Records from a dataset:
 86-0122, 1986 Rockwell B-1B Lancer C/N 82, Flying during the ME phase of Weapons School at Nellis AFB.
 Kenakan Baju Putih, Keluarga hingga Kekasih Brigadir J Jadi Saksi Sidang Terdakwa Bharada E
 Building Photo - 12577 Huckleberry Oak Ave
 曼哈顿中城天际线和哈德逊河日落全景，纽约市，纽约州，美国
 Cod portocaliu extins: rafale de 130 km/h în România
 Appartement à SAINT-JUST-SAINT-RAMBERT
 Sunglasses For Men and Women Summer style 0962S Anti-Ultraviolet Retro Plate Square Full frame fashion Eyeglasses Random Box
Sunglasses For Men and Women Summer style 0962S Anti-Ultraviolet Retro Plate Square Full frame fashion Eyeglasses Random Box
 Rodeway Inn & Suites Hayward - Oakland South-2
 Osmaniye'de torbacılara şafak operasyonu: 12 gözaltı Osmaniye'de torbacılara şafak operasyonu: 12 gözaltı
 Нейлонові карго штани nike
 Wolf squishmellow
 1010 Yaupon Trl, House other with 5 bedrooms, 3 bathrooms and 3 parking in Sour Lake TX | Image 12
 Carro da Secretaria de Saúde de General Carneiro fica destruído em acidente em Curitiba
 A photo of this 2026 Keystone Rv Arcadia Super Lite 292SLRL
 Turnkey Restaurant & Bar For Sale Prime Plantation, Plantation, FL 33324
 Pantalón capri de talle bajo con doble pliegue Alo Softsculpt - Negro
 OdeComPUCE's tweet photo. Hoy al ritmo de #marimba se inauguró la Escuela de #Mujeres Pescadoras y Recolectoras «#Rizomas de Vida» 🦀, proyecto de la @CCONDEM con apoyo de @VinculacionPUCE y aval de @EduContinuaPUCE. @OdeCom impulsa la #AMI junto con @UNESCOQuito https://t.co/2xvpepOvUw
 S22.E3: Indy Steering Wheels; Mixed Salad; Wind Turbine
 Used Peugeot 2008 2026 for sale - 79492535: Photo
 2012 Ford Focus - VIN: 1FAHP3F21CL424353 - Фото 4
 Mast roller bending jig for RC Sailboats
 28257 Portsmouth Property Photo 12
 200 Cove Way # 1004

### What the exercise asks
Reproduce every line of the material above word for word, in the same order, changing nothing.

### Output
 86-0122, 1986 Rockwell B-1B Lancer C/N 82, Flying during the ME phase of Weapons School at Nellis AFB.
 Kenakan Baju Putih, Keluarga hingga Kekasih Brigadir J Jadi Saksi Sidang Terdakwa Bharada E
 Building Photo - 12577 Huckleberry Oak Ave
 曼哈顿中城天际线和哈德逊河日落全景，纽约市，纽约州，美国
 Cod portocaliu extins: rafale de 130 km/h în România
 Appartement à SAINT-JUST-SAINT-RAMBERT
 Sunglasses For Men and Women Summer style 0962S Anti-Ultraviolet Retro Plate Square Full frame fashion Eyeglasses Random Box
Sunglasses For Men and Women Summer style 0962S Anti-Ultraviolet Retro Plate Square Full frame fashion Eyeglasses Random Box
 Rodeway Inn & Suites Hayward - Oakland South-2
 Osmaniye'de torbacılara şafak operasyonu: 12 gözaltı Osmaniye'de torbacılara şafak operasyonu: 12 gözaltı
 Нейлонові карго штани nike
 Wolf squishmellow
 1010 Yaupon Trl, House other with 5 bedrooms, 3 bathrooms and 3 parking in Sour Lake TX | Image 12
 Carro da Secretaria de Saúde de General Carneiro fica destruído em acidente em Curitiba
 A photo of this 2026 Keystone Rv Arcadia Super Lite 292SLRL
 Turnkey Restaurant & Bar For Sale Prime Plantation, Plantation, FL 33324
 Pantalón capri de talle bajo con doble pliegue Alo Softsculpt - Negro
 OdeComPUCE's tweet photo. Hoy al ritmo de #marimba se inauguró la Escuela de #Mujeres Pescadoras y Recolectoras «#Rizomas de Vida» 🦀, proyecto de la @CCONDEM con apoyo de @VinculacionPUCE y aval de @EduContinuaPUCE. @OdeCom impulsa la #AMI junto con @UNESCOQuito https://t.co/2xvpepOvUw
 S22.E3: Indy Steering Wheels; Mixed Salad; Wind Turbine
 Used Peugeot 2008 2026 for sale - 79492535: Photo
 2012 Ford Focus - VIN: 1FAHP3F21CL424353 - Фото 4
 Mast roller bending jig for RC Sailboats
 28257 Portsmouth Property Photo 12
 200 Cove Way # 1004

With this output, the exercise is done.